» **The task**:
Every line below should be copied exactly; drop the pictures.

» **Material to process**:
*****

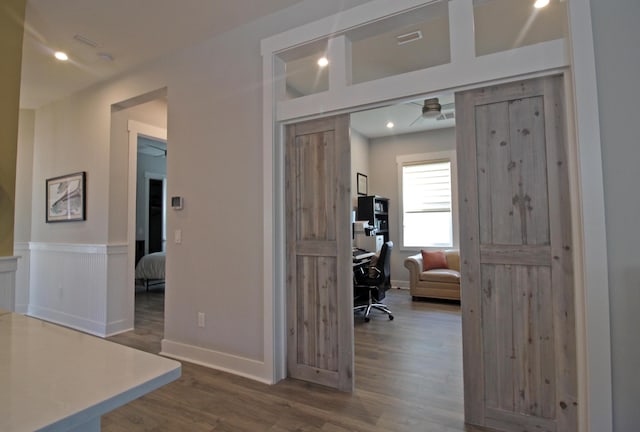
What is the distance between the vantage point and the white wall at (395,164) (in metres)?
6.14

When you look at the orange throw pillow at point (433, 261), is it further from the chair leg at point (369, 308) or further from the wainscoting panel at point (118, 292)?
the wainscoting panel at point (118, 292)

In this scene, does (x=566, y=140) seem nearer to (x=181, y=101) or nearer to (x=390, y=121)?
(x=181, y=101)

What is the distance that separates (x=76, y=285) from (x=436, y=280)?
16.5ft

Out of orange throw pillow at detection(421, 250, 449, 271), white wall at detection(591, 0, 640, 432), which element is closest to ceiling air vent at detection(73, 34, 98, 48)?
white wall at detection(591, 0, 640, 432)

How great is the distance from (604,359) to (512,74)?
5.28 ft

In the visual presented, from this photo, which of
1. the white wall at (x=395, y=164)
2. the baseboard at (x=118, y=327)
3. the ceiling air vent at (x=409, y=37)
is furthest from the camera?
the white wall at (x=395, y=164)

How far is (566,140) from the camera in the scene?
1.80 meters

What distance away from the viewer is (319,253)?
2.53 metres

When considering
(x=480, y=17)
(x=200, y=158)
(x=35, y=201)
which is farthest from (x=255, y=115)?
(x=35, y=201)

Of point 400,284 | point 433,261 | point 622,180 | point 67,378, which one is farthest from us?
point 400,284

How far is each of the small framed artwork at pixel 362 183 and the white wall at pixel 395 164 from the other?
0.28m

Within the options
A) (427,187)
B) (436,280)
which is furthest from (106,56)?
(427,187)

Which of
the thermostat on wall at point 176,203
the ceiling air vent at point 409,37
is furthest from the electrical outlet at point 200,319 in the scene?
the ceiling air vent at point 409,37

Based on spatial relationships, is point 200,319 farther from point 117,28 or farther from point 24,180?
point 24,180
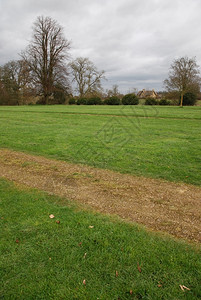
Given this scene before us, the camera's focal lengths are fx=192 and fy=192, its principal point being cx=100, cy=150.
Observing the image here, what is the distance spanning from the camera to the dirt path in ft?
10.1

*****

» **Response to the task**:
What is the distance between the vantage point and the white wall at (395,164) (in metres)?
6.14

When you look at the orange throw pillow at point (433, 261), is it further from the chair leg at point (369, 308) or further from the wainscoting panel at point (118, 292)?
the wainscoting panel at point (118, 292)

In this scene, does (x=566, y=140) seem nearer to (x=181, y=101) or nearer to (x=390, y=121)?
(x=181, y=101)

What is the distance that separates (x=76, y=285) from (x=436, y=280)?
16.5ft

Out of orange throw pillow at detection(421, 250, 449, 271), white wall at detection(591, 0, 640, 432), which element is closest to ceiling air vent at detection(73, 34, 98, 48)?
white wall at detection(591, 0, 640, 432)

How great is the distance from (604,359) to (512,74)?
5.28 ft

In the visual presented, from this photo, which of
1. the white wall at (x=395, y=164)
2. the baseboard at (x=118, y=327)
3. the ceiling air vent at (x=409, y=37)
is furthest from the camera?
the white wall at (x=395, y=164)

How far is (566,140) from the camera in the scene?
1.80 meters

What distance away from the viewer is (319,253)?
2.53 metres

When considering
(x=480, y=17)
(x=200, y=158)
(x=35, y=201)
which is farthest from (x=255, y=115)?
(x=35, y=201)

Of point 400,284 | point 433,261 | point 622,180 | point 67,378, which one is farthest from us?
point 400,284

How far is each of the small framed artwork at pixel 362 183 and the white wall at pixel 395 164 from the other?
0.28m

Within the options
A) (427,187)
B) (436,280)
which is furthest from (106,56)?
(427,187)

Which of
the thermostat on wall at point 176,203
the ceiling air vent at point 409,37
is furthest from the electrical outlet at point 200,319 in the scene?
the ceiling air vent at point 409,37

Based on spatial relationships, is point 200,319 farther from point 117,28 or farther from point 24,180?
point 24,180
Given this scene before us, the camera's focal lengths are fx=192 and fy=192, its principal point being cx=100, cy=150.
Observing the image here, what is the distance spanning from the camera to the dirt path in ft?
10.1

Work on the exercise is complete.